For more advanced students, have the host group write their own definition for the other teams to guess. Once the guessing team has called out the right letters of the definition, they must then state the correct vocabulary word to win the round.
If you are unsure of the rules of the game, you can go to https://www.wikihow.com/Play-Hangman. You can also try Flash Hangman for ESL Students (http://www.manythings.org/hmf/) for different ideas on how to play this game.
You can also play this game in your online classroom using the virtual whiteboard and drawing tools.
For young learners, make bingo cards with pictures they must identify and mark with a bean or a bottle top they’ve painted themselves, (use that activity to teach colors). iSLCOLLECTIVE has a large variety of bingo cards for you to choose from.

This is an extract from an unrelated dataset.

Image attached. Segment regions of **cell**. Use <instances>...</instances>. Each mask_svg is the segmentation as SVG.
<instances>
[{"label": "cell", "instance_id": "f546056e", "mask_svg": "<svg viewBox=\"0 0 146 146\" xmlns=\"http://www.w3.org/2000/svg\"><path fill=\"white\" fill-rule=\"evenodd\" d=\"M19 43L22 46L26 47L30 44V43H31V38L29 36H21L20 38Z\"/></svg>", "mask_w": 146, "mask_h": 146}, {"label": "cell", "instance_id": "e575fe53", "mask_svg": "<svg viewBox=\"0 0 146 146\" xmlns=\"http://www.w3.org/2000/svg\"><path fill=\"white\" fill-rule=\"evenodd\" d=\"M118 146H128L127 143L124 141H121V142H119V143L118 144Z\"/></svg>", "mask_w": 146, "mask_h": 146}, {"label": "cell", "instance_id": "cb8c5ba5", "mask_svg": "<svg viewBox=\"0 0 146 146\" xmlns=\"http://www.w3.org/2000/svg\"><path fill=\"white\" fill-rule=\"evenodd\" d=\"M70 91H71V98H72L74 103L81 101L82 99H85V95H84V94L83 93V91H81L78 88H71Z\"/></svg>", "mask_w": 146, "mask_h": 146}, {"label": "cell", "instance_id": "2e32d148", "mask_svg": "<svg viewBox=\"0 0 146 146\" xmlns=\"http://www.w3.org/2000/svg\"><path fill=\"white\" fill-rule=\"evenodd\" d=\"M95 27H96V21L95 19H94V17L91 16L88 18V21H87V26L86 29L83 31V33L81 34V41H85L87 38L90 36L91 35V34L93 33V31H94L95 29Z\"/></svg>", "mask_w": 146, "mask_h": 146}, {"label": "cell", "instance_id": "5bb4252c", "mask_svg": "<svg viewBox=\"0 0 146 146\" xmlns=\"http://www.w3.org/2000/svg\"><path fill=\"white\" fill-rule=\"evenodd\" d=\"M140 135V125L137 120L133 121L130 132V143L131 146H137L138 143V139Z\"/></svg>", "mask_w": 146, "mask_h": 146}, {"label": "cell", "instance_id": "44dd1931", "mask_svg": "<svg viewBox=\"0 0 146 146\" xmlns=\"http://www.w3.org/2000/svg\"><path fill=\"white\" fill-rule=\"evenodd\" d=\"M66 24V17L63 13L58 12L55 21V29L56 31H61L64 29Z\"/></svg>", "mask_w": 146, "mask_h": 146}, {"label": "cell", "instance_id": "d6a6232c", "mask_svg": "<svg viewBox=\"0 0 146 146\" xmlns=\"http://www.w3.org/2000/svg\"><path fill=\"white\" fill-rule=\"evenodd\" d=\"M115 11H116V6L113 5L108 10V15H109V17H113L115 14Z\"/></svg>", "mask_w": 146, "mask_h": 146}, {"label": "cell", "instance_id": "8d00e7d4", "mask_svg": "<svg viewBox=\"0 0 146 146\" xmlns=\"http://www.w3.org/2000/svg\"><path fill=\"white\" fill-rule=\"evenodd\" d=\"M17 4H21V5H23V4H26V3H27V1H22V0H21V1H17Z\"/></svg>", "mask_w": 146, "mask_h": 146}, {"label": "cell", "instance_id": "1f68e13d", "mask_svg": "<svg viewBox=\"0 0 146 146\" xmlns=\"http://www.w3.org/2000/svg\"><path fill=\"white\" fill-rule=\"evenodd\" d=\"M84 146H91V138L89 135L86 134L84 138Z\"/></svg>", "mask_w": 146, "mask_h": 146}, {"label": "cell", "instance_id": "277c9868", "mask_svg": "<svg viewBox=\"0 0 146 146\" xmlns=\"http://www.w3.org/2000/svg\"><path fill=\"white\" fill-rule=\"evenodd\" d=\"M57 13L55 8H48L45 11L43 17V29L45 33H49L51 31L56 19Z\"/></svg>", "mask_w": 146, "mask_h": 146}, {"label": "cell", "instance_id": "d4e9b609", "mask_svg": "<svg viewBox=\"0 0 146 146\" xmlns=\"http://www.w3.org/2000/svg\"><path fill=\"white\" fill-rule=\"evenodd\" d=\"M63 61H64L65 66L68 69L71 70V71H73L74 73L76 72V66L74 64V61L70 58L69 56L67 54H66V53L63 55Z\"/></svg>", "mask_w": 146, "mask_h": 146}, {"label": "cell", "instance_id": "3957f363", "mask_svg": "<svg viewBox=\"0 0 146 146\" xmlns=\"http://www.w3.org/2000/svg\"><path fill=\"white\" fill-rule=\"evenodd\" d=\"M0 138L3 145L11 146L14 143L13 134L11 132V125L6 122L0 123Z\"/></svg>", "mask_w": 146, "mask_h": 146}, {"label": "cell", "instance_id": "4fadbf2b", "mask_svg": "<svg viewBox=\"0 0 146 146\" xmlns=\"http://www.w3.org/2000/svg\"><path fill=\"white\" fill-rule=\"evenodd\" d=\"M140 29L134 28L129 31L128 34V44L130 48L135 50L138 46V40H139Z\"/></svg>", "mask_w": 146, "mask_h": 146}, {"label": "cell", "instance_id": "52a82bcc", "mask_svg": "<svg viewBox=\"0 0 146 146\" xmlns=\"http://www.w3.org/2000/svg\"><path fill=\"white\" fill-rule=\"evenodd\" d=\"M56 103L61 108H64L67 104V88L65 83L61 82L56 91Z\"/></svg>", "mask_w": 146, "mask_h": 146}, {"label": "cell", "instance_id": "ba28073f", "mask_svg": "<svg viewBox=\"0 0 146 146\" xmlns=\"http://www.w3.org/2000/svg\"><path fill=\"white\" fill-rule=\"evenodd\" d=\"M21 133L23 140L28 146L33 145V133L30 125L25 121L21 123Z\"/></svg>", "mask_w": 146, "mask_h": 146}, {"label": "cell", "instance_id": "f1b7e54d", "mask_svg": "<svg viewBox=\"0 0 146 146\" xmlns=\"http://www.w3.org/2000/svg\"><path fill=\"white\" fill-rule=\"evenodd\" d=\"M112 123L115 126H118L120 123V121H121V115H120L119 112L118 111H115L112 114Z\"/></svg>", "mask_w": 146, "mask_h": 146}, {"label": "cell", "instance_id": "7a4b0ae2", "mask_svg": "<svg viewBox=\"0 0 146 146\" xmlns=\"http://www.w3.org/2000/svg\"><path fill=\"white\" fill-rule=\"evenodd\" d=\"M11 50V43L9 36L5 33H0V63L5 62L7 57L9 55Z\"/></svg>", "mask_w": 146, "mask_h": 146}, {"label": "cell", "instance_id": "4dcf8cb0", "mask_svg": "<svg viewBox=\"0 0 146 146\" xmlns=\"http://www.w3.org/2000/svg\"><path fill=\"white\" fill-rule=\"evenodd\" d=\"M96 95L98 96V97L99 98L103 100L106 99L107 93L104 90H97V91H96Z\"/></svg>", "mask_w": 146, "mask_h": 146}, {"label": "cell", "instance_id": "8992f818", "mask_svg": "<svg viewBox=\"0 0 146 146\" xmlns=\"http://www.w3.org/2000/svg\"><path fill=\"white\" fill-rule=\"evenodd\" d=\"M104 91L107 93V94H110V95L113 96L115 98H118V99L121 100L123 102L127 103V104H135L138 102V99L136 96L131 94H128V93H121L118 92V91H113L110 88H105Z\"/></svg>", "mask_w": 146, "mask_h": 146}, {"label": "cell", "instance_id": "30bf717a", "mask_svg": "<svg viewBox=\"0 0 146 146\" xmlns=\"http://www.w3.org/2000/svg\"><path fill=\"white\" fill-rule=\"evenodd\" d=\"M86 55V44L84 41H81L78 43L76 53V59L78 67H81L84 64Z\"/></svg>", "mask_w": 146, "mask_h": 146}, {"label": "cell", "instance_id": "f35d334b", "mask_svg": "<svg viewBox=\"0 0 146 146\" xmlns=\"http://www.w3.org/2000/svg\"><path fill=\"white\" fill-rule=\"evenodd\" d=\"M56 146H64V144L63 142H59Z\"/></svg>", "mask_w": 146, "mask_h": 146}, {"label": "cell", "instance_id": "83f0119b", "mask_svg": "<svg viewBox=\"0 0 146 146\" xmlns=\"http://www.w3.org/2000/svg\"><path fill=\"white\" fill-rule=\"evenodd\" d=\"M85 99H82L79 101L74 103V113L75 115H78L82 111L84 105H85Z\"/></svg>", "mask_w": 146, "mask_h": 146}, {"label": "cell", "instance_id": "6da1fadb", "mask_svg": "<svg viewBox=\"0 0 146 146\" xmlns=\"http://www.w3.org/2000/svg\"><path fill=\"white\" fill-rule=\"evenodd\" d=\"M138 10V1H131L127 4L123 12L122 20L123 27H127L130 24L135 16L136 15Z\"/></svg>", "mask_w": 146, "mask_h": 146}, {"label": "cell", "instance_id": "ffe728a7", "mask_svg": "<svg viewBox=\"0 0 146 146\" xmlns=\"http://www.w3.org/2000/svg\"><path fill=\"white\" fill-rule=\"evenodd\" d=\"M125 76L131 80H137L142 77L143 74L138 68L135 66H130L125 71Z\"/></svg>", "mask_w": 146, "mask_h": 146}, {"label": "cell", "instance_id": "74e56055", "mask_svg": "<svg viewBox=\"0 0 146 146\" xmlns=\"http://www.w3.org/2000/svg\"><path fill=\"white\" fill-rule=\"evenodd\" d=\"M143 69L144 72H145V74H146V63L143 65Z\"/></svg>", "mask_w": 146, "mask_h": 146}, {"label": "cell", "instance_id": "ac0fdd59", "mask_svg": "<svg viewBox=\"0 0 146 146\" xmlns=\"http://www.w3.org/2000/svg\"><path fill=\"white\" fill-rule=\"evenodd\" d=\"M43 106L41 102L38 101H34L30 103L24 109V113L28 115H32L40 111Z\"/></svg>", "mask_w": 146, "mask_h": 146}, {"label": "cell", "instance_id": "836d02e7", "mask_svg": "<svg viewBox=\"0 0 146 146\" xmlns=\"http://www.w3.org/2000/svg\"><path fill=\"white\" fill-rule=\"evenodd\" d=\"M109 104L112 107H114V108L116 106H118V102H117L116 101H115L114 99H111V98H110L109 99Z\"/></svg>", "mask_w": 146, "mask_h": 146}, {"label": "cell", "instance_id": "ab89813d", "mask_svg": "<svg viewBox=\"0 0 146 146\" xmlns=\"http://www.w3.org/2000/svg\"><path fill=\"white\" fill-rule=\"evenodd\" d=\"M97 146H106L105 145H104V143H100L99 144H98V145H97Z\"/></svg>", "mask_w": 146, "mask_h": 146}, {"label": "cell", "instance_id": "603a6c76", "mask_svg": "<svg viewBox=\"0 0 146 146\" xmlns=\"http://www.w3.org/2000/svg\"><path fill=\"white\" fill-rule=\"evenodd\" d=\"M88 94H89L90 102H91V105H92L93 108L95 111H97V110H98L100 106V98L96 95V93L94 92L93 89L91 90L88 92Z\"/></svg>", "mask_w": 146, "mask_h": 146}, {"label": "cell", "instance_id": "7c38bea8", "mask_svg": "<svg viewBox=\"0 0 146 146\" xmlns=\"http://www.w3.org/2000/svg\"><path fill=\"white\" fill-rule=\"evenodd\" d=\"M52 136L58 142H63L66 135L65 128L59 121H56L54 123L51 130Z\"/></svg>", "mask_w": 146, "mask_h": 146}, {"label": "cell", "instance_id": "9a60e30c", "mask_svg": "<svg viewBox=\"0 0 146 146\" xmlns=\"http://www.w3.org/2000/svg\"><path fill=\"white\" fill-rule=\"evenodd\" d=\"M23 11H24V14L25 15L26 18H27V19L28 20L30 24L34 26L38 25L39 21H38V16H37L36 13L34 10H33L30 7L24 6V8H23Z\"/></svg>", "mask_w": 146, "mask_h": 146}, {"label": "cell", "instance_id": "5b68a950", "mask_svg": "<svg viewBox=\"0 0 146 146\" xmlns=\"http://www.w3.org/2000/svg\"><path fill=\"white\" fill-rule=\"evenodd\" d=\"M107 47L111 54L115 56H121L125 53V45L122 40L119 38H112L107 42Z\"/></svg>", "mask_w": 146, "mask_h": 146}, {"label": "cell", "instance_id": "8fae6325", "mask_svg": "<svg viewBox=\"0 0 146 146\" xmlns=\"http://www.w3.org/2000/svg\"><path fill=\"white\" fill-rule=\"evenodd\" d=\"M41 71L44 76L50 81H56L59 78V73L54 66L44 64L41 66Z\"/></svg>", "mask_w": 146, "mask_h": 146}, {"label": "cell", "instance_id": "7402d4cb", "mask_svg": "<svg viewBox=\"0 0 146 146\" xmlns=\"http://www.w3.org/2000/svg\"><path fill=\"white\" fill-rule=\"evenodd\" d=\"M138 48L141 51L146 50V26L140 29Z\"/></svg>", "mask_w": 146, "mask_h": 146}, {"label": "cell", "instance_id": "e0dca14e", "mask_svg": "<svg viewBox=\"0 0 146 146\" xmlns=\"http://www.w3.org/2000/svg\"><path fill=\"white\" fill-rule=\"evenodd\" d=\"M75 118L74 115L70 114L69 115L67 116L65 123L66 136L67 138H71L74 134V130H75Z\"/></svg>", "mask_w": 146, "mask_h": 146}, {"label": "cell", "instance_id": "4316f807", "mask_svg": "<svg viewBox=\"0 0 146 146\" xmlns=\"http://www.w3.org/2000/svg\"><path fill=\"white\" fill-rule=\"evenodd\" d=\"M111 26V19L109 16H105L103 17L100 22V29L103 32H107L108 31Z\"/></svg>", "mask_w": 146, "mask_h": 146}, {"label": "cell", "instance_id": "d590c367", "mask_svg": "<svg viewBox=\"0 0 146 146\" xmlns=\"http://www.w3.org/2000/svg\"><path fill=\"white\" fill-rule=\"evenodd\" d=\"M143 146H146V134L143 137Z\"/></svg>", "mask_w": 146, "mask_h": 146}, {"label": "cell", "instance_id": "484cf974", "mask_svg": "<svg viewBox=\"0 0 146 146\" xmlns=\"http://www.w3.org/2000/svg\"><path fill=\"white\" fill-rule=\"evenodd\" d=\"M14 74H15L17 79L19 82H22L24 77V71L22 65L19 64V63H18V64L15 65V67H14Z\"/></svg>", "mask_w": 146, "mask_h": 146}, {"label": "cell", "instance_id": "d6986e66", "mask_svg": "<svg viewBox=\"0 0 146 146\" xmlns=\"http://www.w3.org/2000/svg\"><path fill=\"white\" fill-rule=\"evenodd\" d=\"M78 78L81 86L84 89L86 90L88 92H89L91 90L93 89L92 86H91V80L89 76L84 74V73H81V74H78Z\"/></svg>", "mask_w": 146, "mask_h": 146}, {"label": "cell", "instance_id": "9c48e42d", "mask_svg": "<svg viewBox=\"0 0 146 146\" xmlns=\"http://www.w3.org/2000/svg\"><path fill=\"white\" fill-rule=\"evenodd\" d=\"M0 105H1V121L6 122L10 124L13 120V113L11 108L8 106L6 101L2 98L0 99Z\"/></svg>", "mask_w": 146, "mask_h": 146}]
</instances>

For older students, print vocabulary words using the same bingo card format. But instead of calling out the vocabulary, read out the definitions to the class ask students to place a bean or bottle cap on the corresponding word. Be sure that your bingo cards are not repeated and tell your students they must reproduce a predetermined pattern on their cards, such as a diagonal line, an X, or a T in order to win the game. This game encourages students to listen and think about what they’ve heard and use their memory to search out the correct answers.
Music is an engaging and fun way to teach new vocabulary as well as proper pronunciation and grammar.
For young learners, (and some older learners too), you can try “Head and Shoulders, Knees and Toes,” which includes kinesthetic, visual, verbal, and aural learners. Watch a video from the Bridge Teaching Young Learners Specialized TEFL/TESOL Certification Course of a teacher using this song in class:
For older students, take a listen to the “Parts of the Body” video. The tune is catchy and has a great deal of repetition that helps students memorize with greater ease.
Here’s how you can structure an ESL song activity:
If you prefer, you can also give them a handout or an online worksheet with the outline of a body for them to fill in either on their own or with a partner. For homework, have students write sentences describing what each body part is used for.
What are other ways ESL students can improve their vocabulary?
If you ask students who are self-taught what methods they used to learn English on their own, they will invariably tell you the following;
Another useful device for improving students’ vocabulary is to have them keep a notebook that is small enough to fit in their pockets. (They can also use their phones for keeping lists). This is a great way for them to have a real-time record of the words and short phrases they use in their daily lives. When students keep a list of the words that are of interest to them, they are effectively writing their own little dictionaries which can be filled with pictures, synonyms, antonyms, and sentences that are useful to them.
Points to remember when teaching ESL vocabulary
Whether you are teaching vocabulary, grammar, phraseology, or pronunciation in a physical classroom or online, do your best to make sure your students can relate to each lesson and are almost immediately able to use what they’ve learned. Follow a logical and organic order when teaching new vocabulary and put words into useful phrases as often as possible. Look for every opportunity to review what you’ve taught from one lesson to the next, and engage your students by focusing on topics that interest them the most. And always encourage your students to ask you about the meanings of words and how these can be applied to their lives outside of the classroom.